Gradually, after that, and to a degree that Howat hardly realised,
Coverdale’s influence over him deepened and became more dominating. The
day came when Coverdale at last persuaded him to use his ’gift of
tongues’ in public; he was very reluctant, but at last consented. It
was a meeting held in the chapel schoolroom to raise funds for a new organ,
and Howat, as organist, felt that there was some small excuse if he chose to
say a few words on such an occasion. When he first stood up before that
audience of forty odd people he was so nervous he could scarcely enunciate a
word; his mouth began to twitch; and Lavinia’s eyes, staring at him
from the front row, seemed to transfix him into stupor. He did, however,
manage at last to begin, and after a few halting sentences found himself
escaping into some extraordinary upper air in which words came pouring on
him, copiously and without effort. He spoke for ten minutes, and those ten
minutes established his fame far more thoroughly than any of his tunes had
done. The family, in particular, were thrilled to the point of hero-worship.

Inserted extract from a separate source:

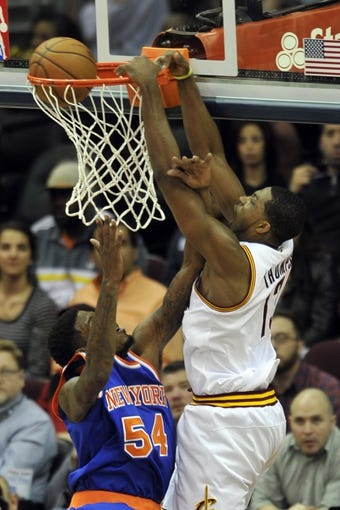 Apr 12, 2013; Cleveland, OH, USA; Cleveland Cavaliers power forward Tristan Thompson (13) dunks against New York Knicks forward Solomon Jones in the first quarter at Quicken Loans Arena. Mandatory Credit: David Richard-USA TODAY Sports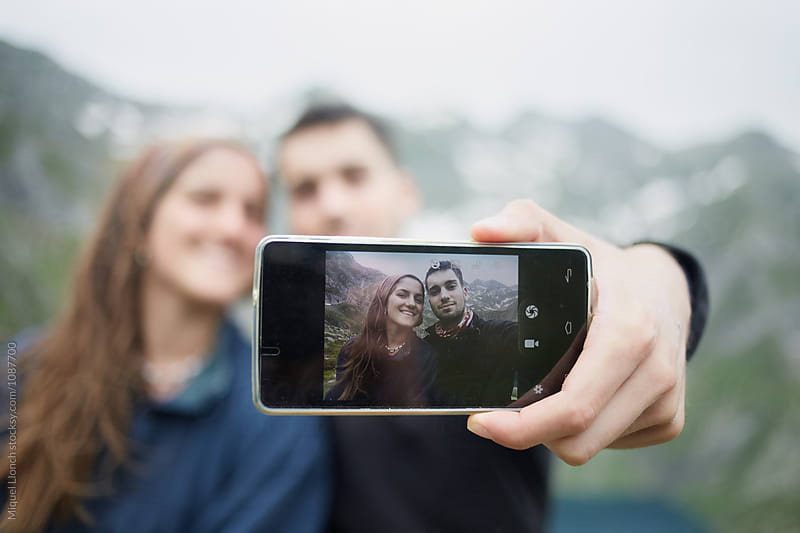 Young couple taking a selfie outdoors in the mountains by Miquel Llonch for Stocksy United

They had never been able to comprehend the significance of his musical
activities, but his eloquence, modelled on that of Mr. Coverdale, but
delivered with such a refreshingly youthful and pleasant-sounding voice,
seemed to them convincingly successful.

He was nineteen then, and a youth for whom in that little world of
Kimbourne, the future seemed large with promise. There was a world, however,
beyond Kimbourne, which he still privately inhabited, and even this world, to
some extent, gave him encouragement. He bought himself a violin, and learned
to play it moderately well; but it was not so much his intention to become a
skilled executant as to master the technical possibilities of stringed
instruments. In that twentieth year he began to compose pieces for violin and
piano; he even tried his hand at trios and quartets, and a string quartet of
his actually won a ten-pound prize at a London musical festival, and was
performed once at a special concert. Kimbourne knew little of this, and the
family, though they knew, were much less interested in it than in the verbal
eloquence with which Howat could occasionally be persuaded to deluge them.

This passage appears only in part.